Semantic Search
Semantic search provides AI-powered natural language understanding for WebHelp documentation queries. When available, it offers more intuitive search results than traditional keyword matching.
How It Works
Semantic search is powered by Oxygen XML’s Feedback service:
Extracts the deployment token from the WebHelp site
Sends the query to the Oxygen Feedback API
Receives AI-ranked results based on semantic relevance
Falls back to index-based search if unavailable
Semantic search only works for WebHelp sites that have Oxygen Feedback enabled.
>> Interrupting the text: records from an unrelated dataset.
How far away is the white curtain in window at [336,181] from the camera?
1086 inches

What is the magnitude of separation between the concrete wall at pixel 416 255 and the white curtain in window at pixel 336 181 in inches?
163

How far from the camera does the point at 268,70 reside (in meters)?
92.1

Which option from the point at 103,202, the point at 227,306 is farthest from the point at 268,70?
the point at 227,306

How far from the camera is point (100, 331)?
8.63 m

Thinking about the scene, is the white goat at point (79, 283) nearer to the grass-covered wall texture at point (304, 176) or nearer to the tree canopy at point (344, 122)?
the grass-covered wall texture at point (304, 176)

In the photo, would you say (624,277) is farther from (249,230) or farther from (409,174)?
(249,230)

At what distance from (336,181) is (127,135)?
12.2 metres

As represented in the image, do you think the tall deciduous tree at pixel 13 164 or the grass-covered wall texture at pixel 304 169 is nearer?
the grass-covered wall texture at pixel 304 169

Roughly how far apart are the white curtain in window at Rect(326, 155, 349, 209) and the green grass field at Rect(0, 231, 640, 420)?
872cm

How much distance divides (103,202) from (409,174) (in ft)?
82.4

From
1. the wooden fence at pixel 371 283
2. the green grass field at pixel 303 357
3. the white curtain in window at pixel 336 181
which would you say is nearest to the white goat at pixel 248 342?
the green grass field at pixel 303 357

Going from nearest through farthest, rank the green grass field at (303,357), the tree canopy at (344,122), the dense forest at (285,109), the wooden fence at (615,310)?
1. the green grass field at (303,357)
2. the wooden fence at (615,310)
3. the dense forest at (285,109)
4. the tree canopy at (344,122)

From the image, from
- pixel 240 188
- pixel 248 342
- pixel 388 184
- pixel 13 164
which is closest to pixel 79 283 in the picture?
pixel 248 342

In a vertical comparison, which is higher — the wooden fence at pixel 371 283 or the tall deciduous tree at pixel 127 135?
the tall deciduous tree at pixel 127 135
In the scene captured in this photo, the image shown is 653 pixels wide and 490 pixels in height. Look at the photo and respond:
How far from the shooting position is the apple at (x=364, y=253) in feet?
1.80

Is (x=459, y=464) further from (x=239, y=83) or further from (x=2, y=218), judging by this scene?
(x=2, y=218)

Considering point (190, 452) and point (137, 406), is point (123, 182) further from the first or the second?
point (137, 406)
The server automatically detects availability and falls back gracefully.
Implementation
Here’s the complete semantic search implementation:
// From webhelp-search-client.ts:95-171
async semanticSearch (
query : string ,
baseUrl : string ,
pageSize : number = 10
): Promise < SearchResult > {
try {
// Extract deployment token from the WebHelp page
const mainPage = await downloadFile ( baseUrl );
const match = mainPage . match ( /feedback-init [ ^ > ] + deploymentToken= ( [ ^ "'> ] + ) / );
if ( ! match ) {
return { error: 'Deployment token not found' , results: [] };
}
const token = match [ 1 ];
// Prepare search request
const postData = JSON . stringify ({
searchQuery: query ,
facets: [],
currentPage: 1 ,
pageSize ,
exactSearch: false ,
defaultJoinOperator: 'AND' ,
highlight: false ,
indexFields: []
});
// Configure proxy if needed
const proxyUrl =
process . env . HTTPS_PROXY ||
process . env . https_proxy ||
process . env . HTTP_PROXY ||
process . env . http_proxy ;
const options : any = {
method: 'POST' ,
headers: {
'Content-Type' : 'application/json' ,
'Content-Length' : Buffer . byteLength ( postData )
}
};
if ( proxyUrl ) {
options . agent = new HttpsProxyAgent ( proxyUrl );
}
// Execute search request
const dataStr : string = await new Promise (( resolve , reject ) => {
const req = https . request (
`https://feedback.oxygenxml.com/api/html-content/search?token= ${ token } ` ,
options ,
res => {
if ( res . statusCode && res . statusCode >= 200 && res . statusCode < 300 ) {
let body = '' ;
res . on ( 'data' , chunk => ( body += chunk ));
res . on ( 'end' , () => resolve ( body ));
} else {
reject ( new Error ( `HTTP ${ res . statusCode } : ${ res . statusMessage } ` ));
}
}
);
req . on ( 'error' , reject );
req . write ( postData );
req . end ();
});
// Parse and format results
const data : any = JSON . parse ( dataStr );
const results = ( data . documents || []). map (( doc : any , idx : number ) => {
const url = doc . fields ?. uri || '' ;
const rel = url . startsWith ( baseUrl ) ? url . substring ( baseUrl . length ) : url ;
return {
id: `0: ${ rel } ` ,
title: doc . fields ?. title || '' ,
url ,
score: doc . score ?? 0
};
});
return { results };
} catch (error: any) {
return { error : `Semantic search failed: ${ error . message } ` , results : [] };
}
}
The deployment token is embedded in the WebHelp page HTML:
const mainPage = await downloadFile ( baseUrl );
const match = mainPage . match ( /feedback-init [ ^ > ] + deploymentToken= ( [ ^ "'> ] + ) / );
if ( ! match ) {
return { error: 'Deployment token not found' , results: [] };
}
const token = match [ 1 ];
Typical HTML:
< script >
oxygenFeedbackInit ({
deploymentToken: 'abc123def456' ,
productName: 'My Documentation' ,
productVersion: '1.0'
});
</ script >
If the WebHelp site doesn’t include the feedback-init script with a deploymentToken, semantic search is unavailable.
API Request
The server posts to the Oxygen Feedback API:
Endpoint:
https://feedback.oxygenxml.com/api/html-content/search?token={token}
Request body:
{
"searchQuery" : "how do I validate DITA maps" ,
"facets" : [],
"currentPage" : 1 ,
"pageSize" : 10 ,
"exactSearch" : false ,
"defaultJoinOperator" : "AND" ,
"highlight" : false ,
"indexFields" : []
}
Parameters:
searchQuery — Natural language query
pageSize — Maximum results (default: 10)
exactSearch — Exact phrase matching (always false)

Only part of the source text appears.